**** GETOONDE TEKST
Verdeelrecht – Algemeen vast recht – Vereffening éénpersoons-BVBA – Toebedeling onroerend goed in onverdeeldheid met EBVBA
- Rolnummer
- 16/4775/A (waarbij zaak AR 17/2777/A werd gevoegd)
- Datum beslissing
- 1 juni 2018
- Publicatiedatum
- 1 juni 2018
- Rechtbank
- Rechtbank van Eerste Aanleg te Gent
- Status
- Definitief
Beschrijving
Samenvatting
De belastingplichtige is enige vennoot van de EBVBA X en bezit samen met zijn EBVBA enkele onroerende goederen in onverdeeldheid. In 2013 wordt de EBVBA X notarieel ontbonden en vereffend. Ingevolge de vereffening wordt het aandeel van de EBVBA X in deze onroerende goederen toebedeeld aan de enige vennoot, zodat hij beschikt over de volle eigendom ervan.
De toebedeling van het aandeel in de onroerende goederen aan de enige vennoot werd onderworpen aan het verdeelrecht o.g.v. art. 109 W.Reg. (thans art. 2.10.1.0.1 juncto art. 2.10.4.0.1 VCF).
********
**** VERSTREKTE GEGEVENS
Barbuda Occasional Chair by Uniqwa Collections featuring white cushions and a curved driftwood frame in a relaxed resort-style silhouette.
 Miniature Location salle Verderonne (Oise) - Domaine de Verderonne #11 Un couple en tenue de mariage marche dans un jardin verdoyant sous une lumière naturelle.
********
▶ _OPGAVEN_:
A. Leg in één tot drie zinnen uit waarom de enige vennoot volgens de samenvatting over de volle eigendom van de onroerende goederen beschikt.
B. Vervang in de samenvatting, in het stuk van "De toebedeling van" tot en met "art. 2.10.4.0.1 VCF).", "enige vennoot" door "enige aandeelhouder".
De gegevens spelen hierbij geen rol.

▶ _UITWERKINGEN_:
A. Hij bezat de onroerende goederen samen met zijn EBVBA X in onverdeeldheid. Ingevolge de vereffening van de EBVBA X wordt haar aandeel in die goederen aan hem als enige vennoot toebedeeld, zodat hij de volle eigendom ervan verkrijgt.

B.
De toebedeling van het aandeel in de onroerende goederen aan de enige aandeelhouder werd onderworpen aan het verdeelrecht o.g.v. art. 109 W.Reg. (thans art. 2.10.1.0.1 juncto art. 2.10.4.0.1 VCF).